# REQUEST
Arrange every line of the listing below as a numbered list, omitting blank lines. Leave the pictures out of your answer.

(Records excerpted from a collection)

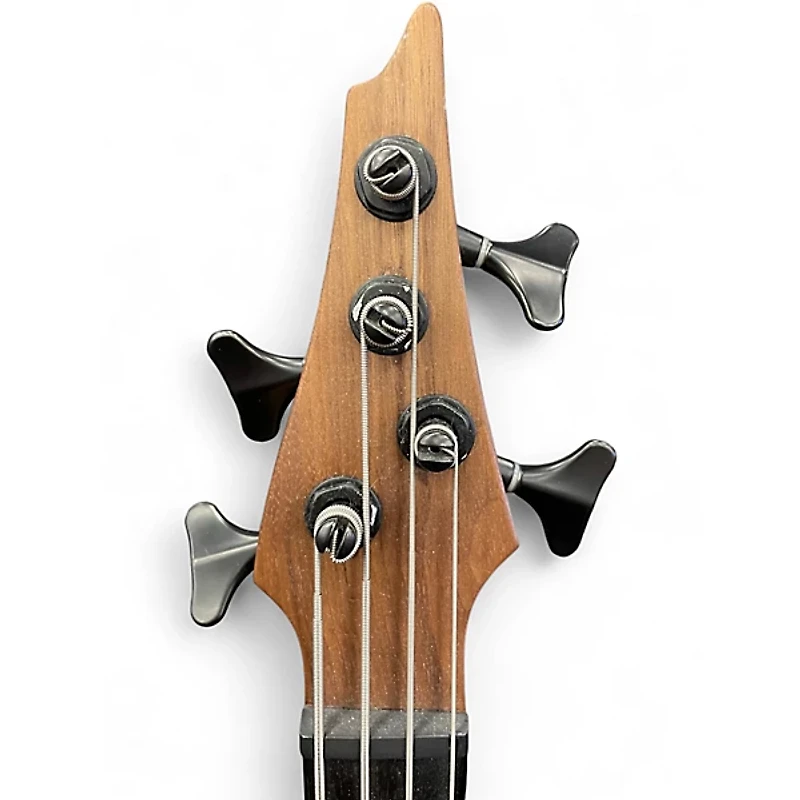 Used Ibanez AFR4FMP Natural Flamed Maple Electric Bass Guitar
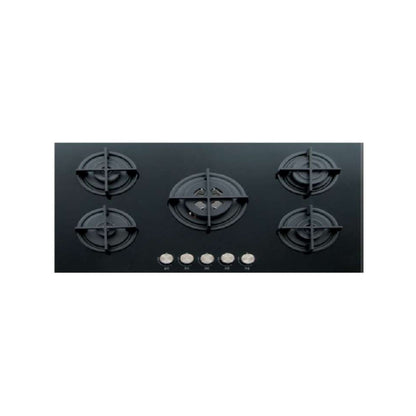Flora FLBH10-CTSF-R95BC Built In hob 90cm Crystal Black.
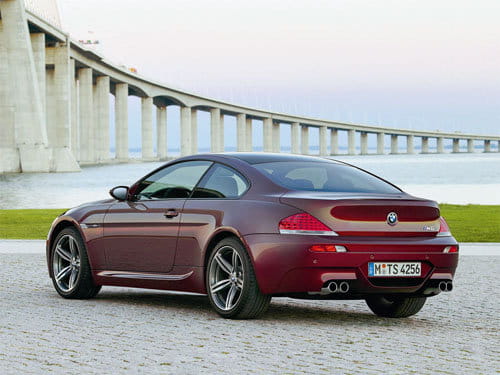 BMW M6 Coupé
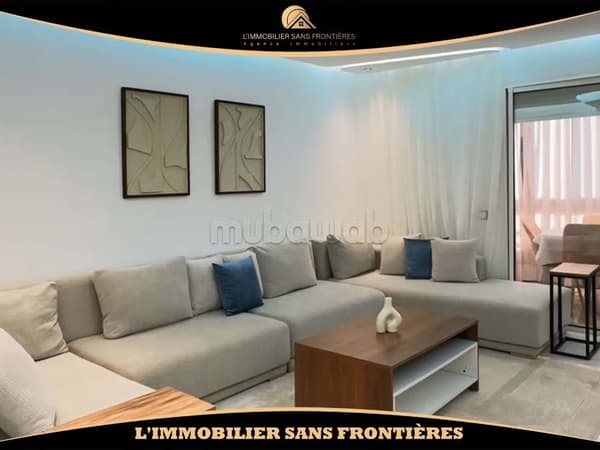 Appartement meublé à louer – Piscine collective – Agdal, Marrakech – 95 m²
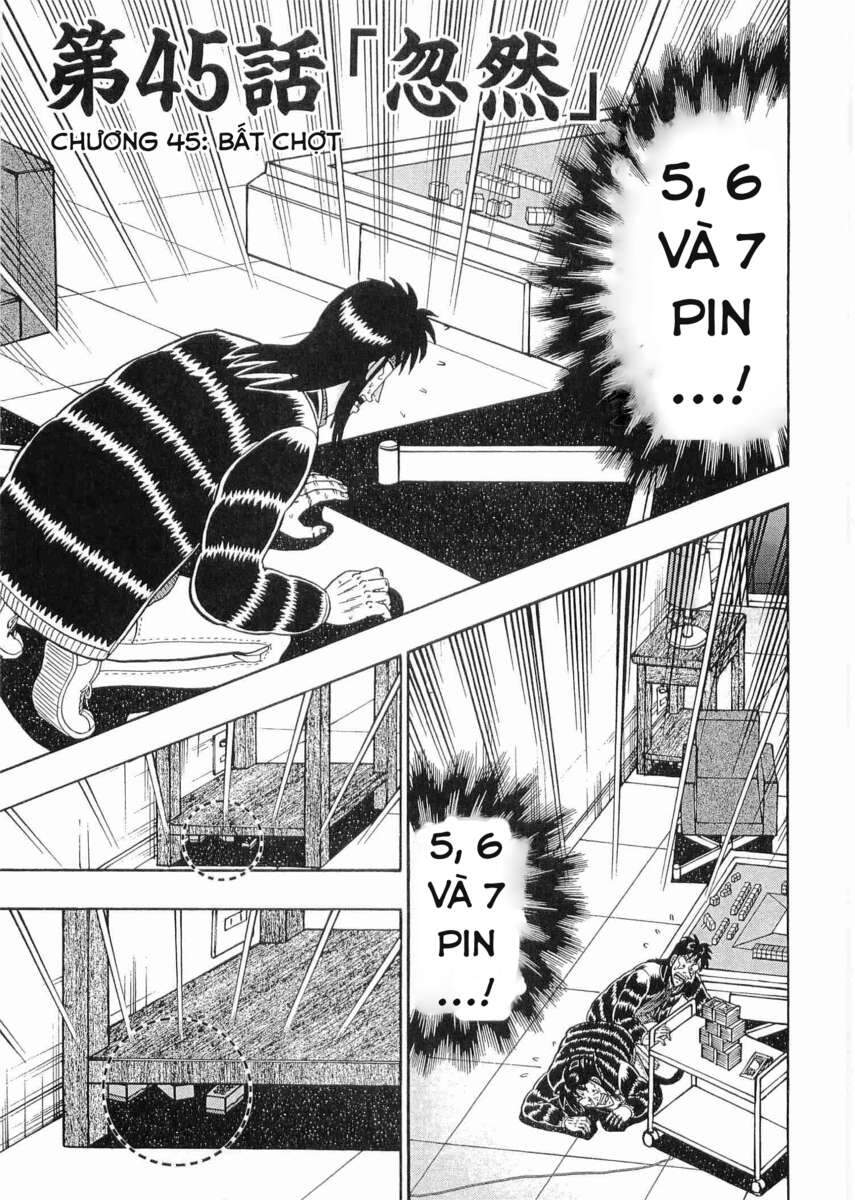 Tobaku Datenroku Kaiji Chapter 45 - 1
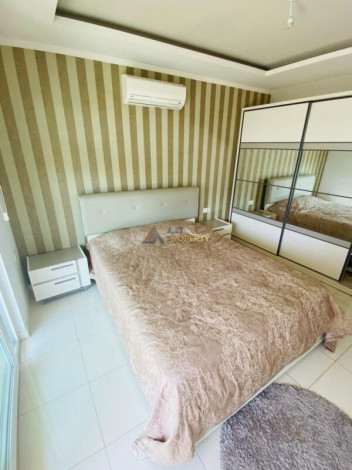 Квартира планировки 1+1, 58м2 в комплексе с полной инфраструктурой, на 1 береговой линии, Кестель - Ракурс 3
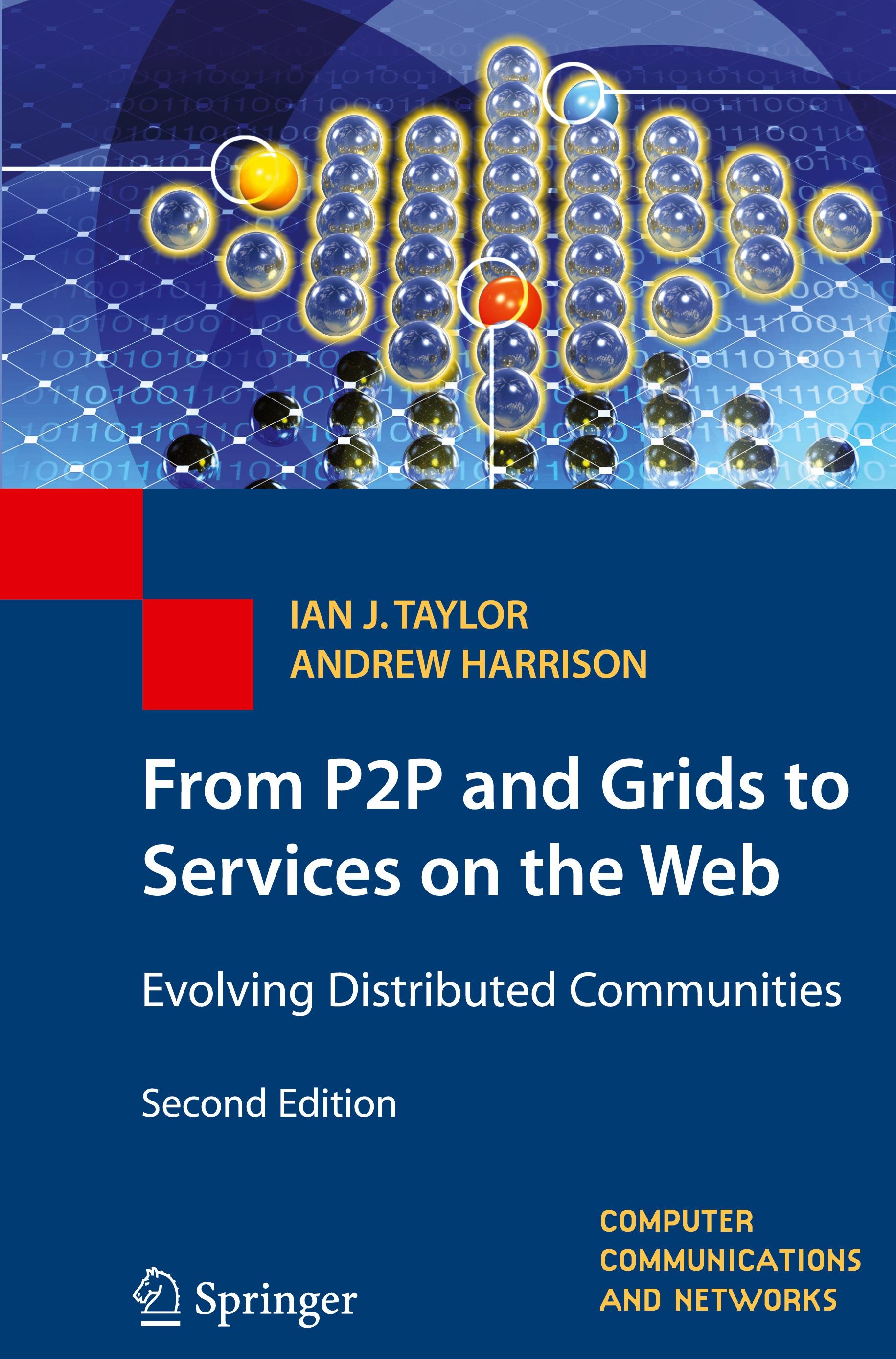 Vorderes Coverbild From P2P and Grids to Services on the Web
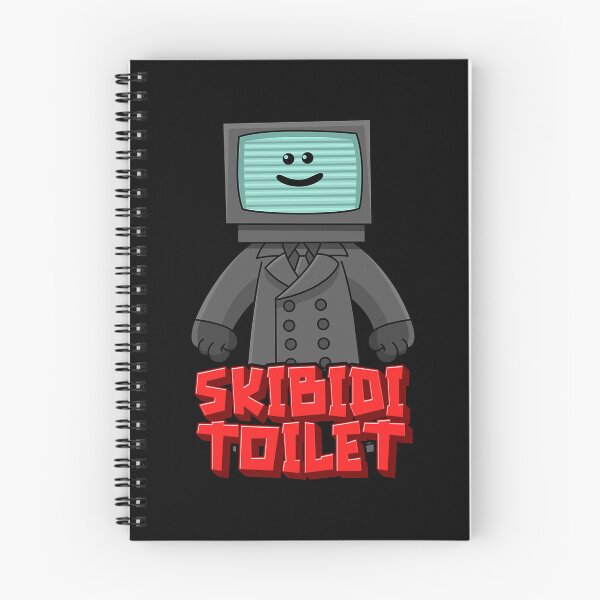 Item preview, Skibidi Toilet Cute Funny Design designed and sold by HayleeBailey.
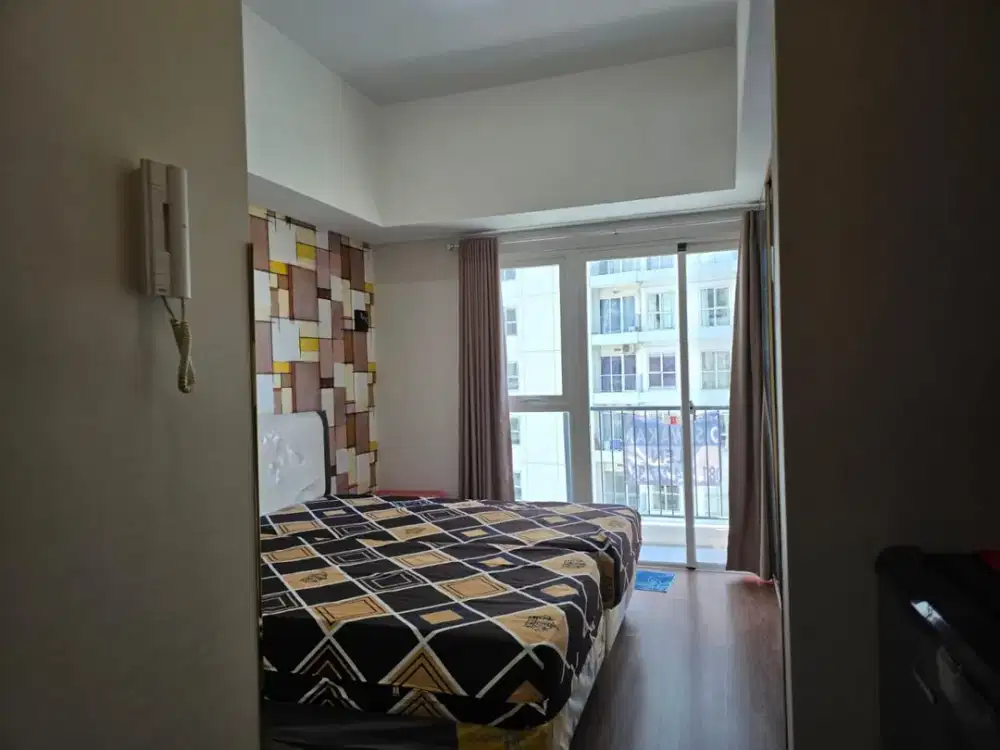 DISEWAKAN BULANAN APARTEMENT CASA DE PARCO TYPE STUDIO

# RESPONSE BELOW
1.  Used Ibanez AFR4FMP Natural Flamed Maple Electric Bass Guitar
2. Flora FLBH10-CTSF-R95BC Built In hob 90cm Crystal Black.
3.  BMW M6 Coupé
4.  Appartement meublé à louer – Piscine collective – Agdal, Marrakech – 95 m²
5.  Tobaku Datenroku Kaiji Chapter 45 - 1
6.  Квартира планировки 1+1, 58м2 в комплексе с полной инфраструктурой, на 1 береговой линии, Кестель - Ракурс 3
7.  Vorderes Coverbild From P2P and Grids to Services on the Web
8.  Item preview, Skibidi Toilet Cute Funny Design designed and sold by HayleeBailey.
9.  DISEWAKAN BULANAN APARTEMENT CASA DE PARCO TYPE STUDIO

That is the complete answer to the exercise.